_Task statement_
Write out each line that follows exactly as it stands, without the pictures.

_Data lines_
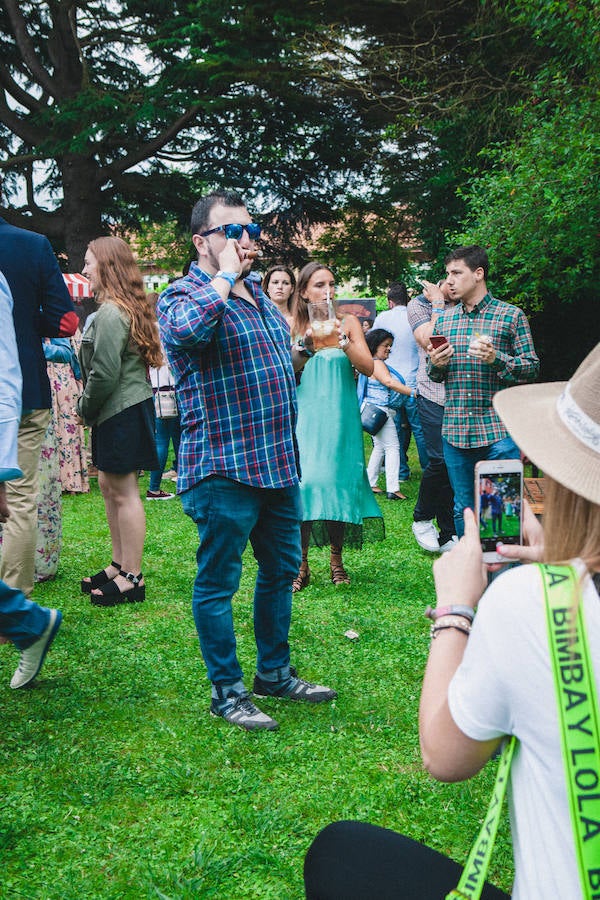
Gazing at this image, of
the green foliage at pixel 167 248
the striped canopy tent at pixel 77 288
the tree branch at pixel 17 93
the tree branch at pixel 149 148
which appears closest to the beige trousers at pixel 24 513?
the striped canopy tent at pixel 77 288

_Completed exercise_
Gazing at this image, of
the green foliage at pixel 167 248
the striped canopy tent at pixel 77 288
the tree branch at pixel 17 93
the tree branch at pixel 149 148
which appears closest to the beige trousers at pixel 24 513?
the striped canopy tent at pixel 77 288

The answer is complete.